- **Given text**:
────────────────────────────────────────

Related Link What's new in oral history (OUP blog)

While I wait in the airport for my husband to finish running his half marathon and then drag himself to come get me,  it's a good time to write a quick post about the 2014 Oral History Association Meeting in Madison, Wisconsin. It was my first OHA meeting.  Seasoned oral historians and experts on reflection and analysis of the interview process Stacey Zembrzycki and Anna Sheftel invited me to participate in a roundtable conversation on humbling moments because of my insistence on discussing failure in community collaborations more openly at the 2014 National Council on Public History annual meeting

The panel also included the trailblazing feminist oral historian Sherna Berger Gluck and Janis Thiessen, a thoughtful and critical historian of Canadian labor, business and religion.  We had really good attendance and a remarkably rich and flowing conversation, given the fact that there were about forty people in the room.
The comments that people posted on our live polling screen in real time were fantastic and reflective of the kinds of issues, questions and dilemmas facing oral historians.  They are also telling about issues facing collaborative practitioners of all kinds who want to "go public" with difficult issues surrounding their practice. After the panel, everyone who stopped to say hi and chat about it in in the corridors and in the coffee break mentioned that it really made them think about their own experiences and what they might be able to learn from them that could make a difference in both how they do what they do and also in how they approach setbacks.  Mission accomplished, I'd say.

────────────────────────────────────────

- **Provided data**:
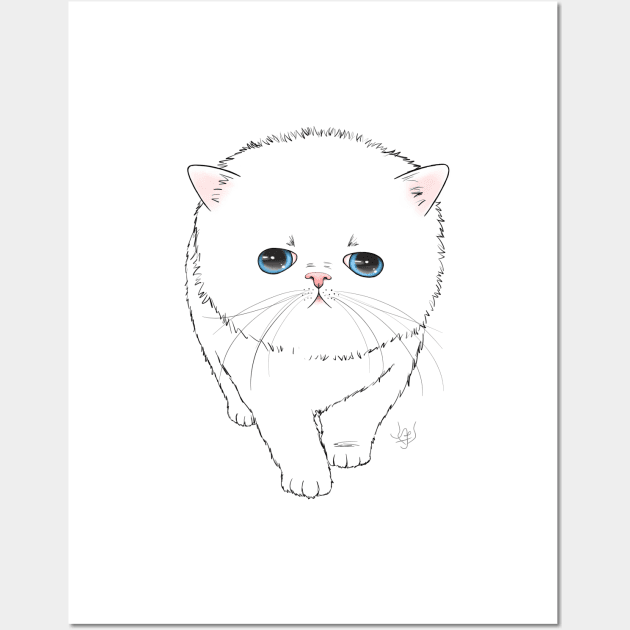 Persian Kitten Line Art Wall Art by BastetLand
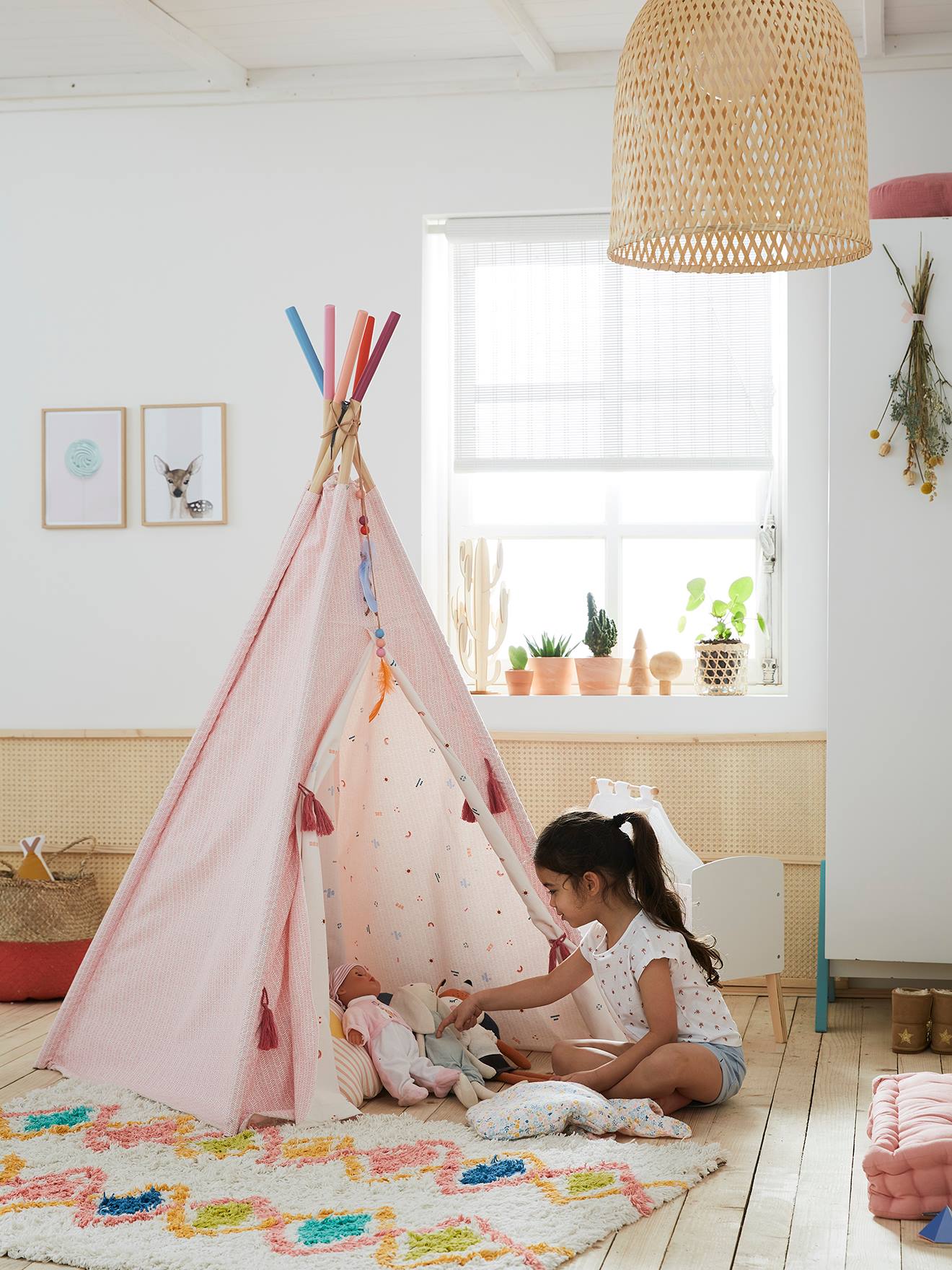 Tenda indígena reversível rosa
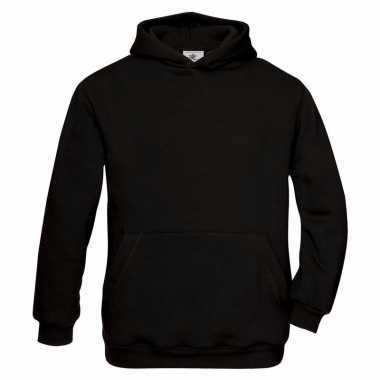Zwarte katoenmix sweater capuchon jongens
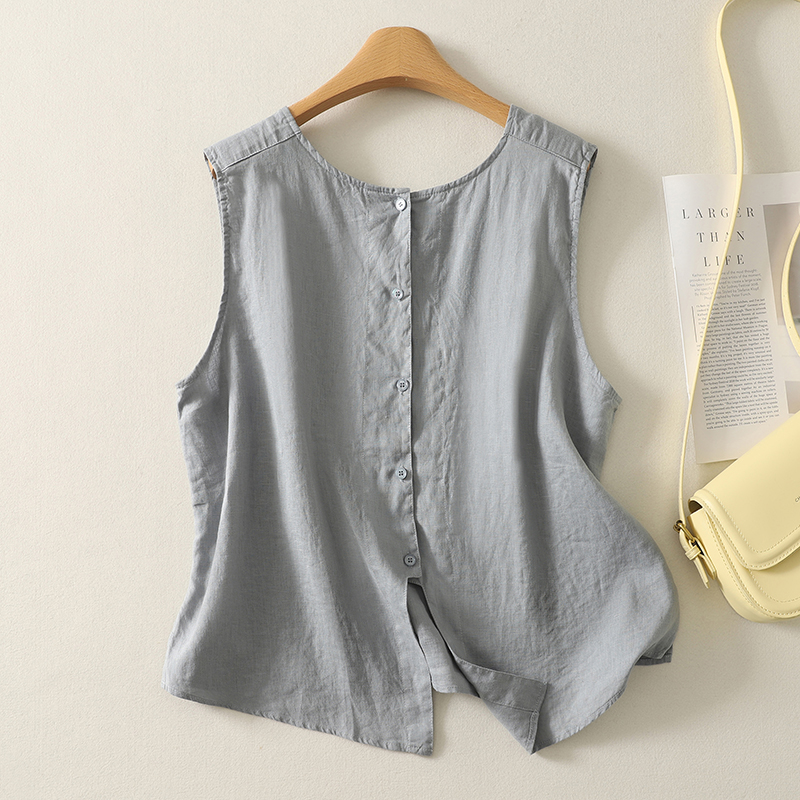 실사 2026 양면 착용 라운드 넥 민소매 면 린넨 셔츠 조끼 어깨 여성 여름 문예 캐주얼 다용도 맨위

────────────────────────────────────────

- **Task directions**:
According to the text on the oral history meeting, in which city was the 2014 Oral History Association Meeting held?

- **Answer space**:
Madison, Wisconsin.